Oelemari Airstrip  is an airstrip located near the Oelemari River in Suriname. This small grass airstrip was constructed as part of the Operation Grasshopper project in Suriname.

Airstrip history 
The Oelemari Airstrip is a small airport with an unpaved runway in southwestern Suriname of which the runway is laid out in the framework of Operation Grasshopper and it is named after the Oelemari River. Beginning 1960 an expedition, led by Ir. Herman I.L. van Eyck, arrived there to be able to start the construction of the runway. On July 9 of that year a Northrop YC-125 Raider, a three-engined STOL utility transport airplane landed there for the first time, which was used for further construction. More than a month later that same plane, which was leased by the Surinaamse Luchtvaart Maatschappij from Ambrose Aviation in the U.S., crashed there. Oelemari was opened for public traffic in March 1962.

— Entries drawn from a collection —
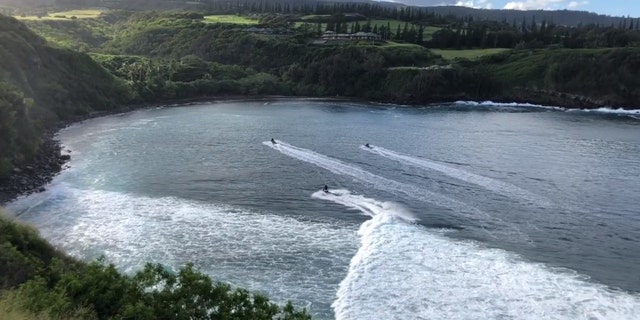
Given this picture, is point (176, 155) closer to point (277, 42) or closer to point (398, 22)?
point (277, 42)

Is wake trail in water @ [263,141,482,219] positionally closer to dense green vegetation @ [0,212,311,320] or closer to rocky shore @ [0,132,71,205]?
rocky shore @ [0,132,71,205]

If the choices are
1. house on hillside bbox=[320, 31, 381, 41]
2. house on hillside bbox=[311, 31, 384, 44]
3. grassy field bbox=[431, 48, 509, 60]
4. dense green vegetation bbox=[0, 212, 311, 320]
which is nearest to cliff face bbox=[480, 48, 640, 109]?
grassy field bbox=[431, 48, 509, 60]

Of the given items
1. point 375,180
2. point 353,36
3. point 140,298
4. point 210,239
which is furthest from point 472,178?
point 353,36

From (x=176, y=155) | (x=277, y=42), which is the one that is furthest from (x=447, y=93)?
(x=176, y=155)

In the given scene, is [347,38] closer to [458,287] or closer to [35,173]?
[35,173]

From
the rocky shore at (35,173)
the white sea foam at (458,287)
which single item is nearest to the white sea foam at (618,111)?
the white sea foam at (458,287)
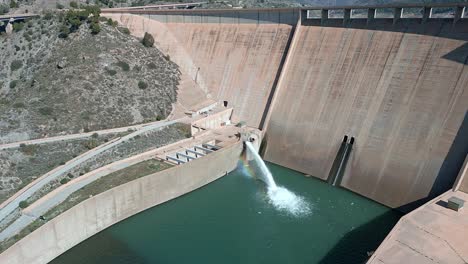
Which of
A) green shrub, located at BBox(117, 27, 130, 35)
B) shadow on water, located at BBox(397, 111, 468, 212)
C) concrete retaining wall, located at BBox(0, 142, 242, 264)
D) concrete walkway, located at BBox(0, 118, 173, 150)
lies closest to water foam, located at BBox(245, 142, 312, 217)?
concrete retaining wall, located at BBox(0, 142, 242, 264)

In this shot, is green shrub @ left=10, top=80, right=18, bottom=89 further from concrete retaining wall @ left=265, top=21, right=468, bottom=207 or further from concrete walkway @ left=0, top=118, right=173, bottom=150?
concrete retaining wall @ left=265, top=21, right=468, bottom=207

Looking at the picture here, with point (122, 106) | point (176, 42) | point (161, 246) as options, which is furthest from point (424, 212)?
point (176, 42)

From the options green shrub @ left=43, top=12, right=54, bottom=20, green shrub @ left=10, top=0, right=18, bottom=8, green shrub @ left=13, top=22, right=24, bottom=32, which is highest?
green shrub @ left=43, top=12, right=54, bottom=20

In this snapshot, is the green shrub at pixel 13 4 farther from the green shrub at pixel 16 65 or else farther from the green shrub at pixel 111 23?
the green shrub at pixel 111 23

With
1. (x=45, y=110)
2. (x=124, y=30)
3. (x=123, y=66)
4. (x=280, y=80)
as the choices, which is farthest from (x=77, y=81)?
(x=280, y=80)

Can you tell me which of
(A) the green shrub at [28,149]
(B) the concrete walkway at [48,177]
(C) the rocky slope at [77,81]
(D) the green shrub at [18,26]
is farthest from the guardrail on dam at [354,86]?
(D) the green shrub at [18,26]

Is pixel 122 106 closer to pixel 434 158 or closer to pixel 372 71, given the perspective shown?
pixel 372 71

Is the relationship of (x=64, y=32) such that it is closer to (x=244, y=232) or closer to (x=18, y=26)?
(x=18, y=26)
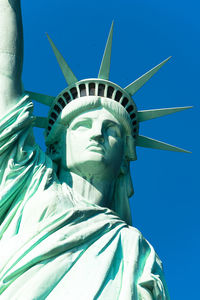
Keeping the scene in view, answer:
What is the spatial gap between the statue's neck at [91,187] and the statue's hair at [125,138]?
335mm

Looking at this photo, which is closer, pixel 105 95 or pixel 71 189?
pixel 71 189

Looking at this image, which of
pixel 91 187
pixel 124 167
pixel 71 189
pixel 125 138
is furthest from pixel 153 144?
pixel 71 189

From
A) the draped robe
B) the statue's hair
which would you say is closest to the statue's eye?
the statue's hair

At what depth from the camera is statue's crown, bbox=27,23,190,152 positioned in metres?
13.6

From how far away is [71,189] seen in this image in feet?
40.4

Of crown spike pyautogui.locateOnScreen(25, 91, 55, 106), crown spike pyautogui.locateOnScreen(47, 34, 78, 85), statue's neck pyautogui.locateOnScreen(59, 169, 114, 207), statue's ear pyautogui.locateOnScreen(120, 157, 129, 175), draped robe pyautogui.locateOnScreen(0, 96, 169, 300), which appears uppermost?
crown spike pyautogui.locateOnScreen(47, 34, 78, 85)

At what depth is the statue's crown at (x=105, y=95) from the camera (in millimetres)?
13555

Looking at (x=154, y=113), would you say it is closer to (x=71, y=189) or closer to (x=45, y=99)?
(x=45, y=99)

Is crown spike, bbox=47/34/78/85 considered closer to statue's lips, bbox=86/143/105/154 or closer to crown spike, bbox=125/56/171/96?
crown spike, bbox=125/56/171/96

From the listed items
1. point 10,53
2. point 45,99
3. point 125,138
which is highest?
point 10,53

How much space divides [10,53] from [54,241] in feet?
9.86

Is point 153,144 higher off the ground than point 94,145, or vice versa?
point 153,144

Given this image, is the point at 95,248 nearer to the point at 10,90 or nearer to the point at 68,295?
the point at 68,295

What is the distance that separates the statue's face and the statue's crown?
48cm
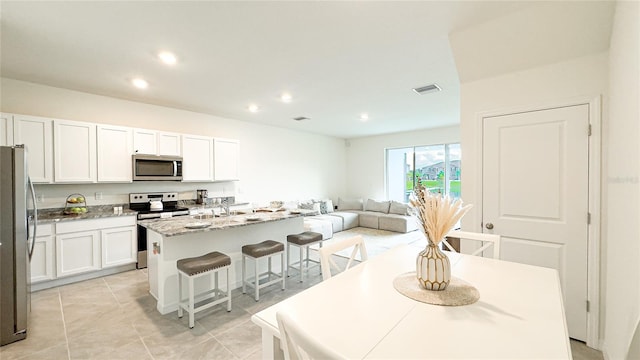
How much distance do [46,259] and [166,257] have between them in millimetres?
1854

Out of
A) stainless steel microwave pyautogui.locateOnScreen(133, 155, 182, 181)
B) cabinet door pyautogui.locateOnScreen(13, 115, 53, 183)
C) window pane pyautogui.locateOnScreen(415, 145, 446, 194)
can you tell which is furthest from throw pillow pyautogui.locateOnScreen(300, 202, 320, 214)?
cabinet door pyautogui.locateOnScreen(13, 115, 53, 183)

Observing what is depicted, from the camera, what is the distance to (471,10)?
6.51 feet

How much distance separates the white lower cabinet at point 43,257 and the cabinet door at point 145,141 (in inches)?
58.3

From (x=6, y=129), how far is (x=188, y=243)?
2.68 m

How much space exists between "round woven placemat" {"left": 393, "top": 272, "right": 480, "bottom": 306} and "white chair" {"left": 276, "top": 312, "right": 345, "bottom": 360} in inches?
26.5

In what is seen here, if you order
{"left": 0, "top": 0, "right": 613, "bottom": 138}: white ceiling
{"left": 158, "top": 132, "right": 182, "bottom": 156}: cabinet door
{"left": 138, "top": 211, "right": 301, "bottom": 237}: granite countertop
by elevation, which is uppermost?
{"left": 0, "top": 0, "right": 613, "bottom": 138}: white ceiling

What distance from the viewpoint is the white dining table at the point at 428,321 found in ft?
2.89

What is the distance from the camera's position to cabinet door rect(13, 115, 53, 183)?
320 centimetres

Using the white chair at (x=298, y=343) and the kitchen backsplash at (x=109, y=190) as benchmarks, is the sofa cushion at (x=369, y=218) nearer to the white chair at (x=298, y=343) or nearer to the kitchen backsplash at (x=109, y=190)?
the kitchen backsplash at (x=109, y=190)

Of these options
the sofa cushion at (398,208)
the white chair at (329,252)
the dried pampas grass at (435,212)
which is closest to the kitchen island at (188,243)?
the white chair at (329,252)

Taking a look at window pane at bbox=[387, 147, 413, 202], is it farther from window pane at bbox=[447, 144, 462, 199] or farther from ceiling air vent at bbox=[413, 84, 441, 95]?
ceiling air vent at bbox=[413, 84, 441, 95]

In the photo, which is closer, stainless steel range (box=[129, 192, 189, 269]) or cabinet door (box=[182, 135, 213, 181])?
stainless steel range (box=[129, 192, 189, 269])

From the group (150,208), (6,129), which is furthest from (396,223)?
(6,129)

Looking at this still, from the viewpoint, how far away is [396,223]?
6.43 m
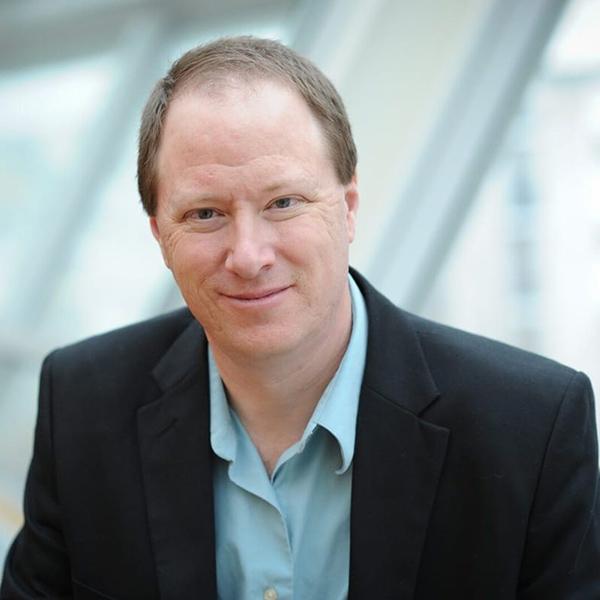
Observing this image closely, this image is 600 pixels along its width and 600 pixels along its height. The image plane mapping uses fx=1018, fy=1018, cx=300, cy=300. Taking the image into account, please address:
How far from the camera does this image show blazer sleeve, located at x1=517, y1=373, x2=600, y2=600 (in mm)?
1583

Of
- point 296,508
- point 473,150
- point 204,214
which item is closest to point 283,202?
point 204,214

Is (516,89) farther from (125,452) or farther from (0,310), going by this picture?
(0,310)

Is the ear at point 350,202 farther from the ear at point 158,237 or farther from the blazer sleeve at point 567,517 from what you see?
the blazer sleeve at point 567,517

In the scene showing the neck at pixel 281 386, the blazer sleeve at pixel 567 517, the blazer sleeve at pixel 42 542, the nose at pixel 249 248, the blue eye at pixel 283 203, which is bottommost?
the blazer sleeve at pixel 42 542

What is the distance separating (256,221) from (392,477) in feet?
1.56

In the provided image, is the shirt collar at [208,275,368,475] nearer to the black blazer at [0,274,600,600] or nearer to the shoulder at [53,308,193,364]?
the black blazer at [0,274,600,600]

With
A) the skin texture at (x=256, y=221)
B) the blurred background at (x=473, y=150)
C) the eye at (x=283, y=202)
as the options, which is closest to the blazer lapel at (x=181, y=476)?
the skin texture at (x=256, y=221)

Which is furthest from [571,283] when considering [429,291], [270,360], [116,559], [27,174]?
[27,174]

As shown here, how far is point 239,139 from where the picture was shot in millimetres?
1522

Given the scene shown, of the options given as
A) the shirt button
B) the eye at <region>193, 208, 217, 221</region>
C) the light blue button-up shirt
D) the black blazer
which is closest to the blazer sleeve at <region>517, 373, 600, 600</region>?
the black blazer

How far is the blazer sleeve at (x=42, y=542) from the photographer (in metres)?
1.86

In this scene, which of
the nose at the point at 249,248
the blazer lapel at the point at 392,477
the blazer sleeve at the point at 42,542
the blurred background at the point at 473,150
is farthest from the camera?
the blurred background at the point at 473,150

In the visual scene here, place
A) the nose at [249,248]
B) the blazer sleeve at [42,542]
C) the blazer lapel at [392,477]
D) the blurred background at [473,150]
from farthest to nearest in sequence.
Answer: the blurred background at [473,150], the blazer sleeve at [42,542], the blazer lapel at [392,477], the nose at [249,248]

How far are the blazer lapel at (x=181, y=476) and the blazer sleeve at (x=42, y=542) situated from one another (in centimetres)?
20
---
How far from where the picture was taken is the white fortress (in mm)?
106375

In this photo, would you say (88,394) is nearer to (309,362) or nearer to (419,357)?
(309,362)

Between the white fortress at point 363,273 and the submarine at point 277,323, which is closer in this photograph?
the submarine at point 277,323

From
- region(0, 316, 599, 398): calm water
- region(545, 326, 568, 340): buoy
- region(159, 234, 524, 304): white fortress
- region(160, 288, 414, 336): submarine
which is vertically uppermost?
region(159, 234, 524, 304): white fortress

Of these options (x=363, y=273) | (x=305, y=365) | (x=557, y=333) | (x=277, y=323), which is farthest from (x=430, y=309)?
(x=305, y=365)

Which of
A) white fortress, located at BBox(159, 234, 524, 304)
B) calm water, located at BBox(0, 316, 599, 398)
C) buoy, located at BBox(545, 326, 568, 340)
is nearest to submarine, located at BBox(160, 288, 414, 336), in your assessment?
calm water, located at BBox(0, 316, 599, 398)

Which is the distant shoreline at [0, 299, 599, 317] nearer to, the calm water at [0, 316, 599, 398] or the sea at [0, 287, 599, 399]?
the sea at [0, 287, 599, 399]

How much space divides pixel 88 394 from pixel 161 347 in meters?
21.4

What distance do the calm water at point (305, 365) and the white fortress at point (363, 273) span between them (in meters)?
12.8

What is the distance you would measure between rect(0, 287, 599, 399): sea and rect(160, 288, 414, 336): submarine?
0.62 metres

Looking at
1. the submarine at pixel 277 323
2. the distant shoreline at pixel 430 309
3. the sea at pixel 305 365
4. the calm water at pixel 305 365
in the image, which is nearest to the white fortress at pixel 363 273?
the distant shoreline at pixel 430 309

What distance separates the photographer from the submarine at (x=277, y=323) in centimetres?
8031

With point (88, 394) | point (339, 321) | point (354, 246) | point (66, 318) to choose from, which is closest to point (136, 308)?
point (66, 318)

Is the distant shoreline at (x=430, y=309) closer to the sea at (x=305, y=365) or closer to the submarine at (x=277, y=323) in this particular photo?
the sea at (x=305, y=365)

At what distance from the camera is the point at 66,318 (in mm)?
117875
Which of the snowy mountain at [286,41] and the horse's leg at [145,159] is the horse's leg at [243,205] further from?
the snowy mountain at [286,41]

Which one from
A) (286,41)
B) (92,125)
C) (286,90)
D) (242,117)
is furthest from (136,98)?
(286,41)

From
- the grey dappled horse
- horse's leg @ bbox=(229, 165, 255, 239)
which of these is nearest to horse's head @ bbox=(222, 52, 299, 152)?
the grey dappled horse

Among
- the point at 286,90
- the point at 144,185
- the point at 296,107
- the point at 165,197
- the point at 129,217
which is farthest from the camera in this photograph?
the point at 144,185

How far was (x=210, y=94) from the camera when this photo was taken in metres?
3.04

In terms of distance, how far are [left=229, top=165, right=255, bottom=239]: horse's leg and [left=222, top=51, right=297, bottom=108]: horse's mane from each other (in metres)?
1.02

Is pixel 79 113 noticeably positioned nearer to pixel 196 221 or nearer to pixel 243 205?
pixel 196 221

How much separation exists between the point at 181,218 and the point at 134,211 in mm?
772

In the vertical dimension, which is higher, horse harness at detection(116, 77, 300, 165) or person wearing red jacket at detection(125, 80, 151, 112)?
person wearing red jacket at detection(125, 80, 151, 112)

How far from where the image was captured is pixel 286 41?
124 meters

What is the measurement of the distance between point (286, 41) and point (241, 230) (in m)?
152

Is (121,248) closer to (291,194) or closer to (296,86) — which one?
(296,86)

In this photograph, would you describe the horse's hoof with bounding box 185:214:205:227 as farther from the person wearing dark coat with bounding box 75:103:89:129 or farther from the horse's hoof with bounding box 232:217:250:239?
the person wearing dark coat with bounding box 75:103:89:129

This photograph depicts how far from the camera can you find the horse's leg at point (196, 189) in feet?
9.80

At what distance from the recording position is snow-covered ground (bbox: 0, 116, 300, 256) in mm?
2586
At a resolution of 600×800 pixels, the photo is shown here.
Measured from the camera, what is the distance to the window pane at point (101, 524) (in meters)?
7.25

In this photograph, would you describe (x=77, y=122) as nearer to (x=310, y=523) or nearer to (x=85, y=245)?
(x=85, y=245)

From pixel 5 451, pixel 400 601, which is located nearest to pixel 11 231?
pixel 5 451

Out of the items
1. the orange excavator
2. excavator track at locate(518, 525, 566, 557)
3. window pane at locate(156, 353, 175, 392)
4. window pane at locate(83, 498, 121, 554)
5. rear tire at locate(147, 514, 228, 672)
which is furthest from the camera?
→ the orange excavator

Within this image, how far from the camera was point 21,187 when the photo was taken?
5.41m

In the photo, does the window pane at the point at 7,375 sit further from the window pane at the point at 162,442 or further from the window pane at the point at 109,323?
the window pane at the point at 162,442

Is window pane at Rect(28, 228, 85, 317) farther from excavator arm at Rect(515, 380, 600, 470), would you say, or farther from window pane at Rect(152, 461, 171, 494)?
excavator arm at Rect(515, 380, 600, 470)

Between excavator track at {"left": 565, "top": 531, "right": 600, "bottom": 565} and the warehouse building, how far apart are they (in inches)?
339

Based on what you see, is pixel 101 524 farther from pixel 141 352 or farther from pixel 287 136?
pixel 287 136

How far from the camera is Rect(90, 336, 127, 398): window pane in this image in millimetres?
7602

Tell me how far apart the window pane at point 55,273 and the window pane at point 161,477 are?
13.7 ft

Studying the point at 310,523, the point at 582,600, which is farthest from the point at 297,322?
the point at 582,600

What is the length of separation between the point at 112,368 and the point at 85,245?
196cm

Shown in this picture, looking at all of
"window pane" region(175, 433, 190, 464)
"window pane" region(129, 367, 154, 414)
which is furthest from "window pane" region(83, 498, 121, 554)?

— SET EXERCISE —
According to the text on the Oelemari Airstrip, when was the airstrip opened for public traffic?

— THE REPLY —
March 1962.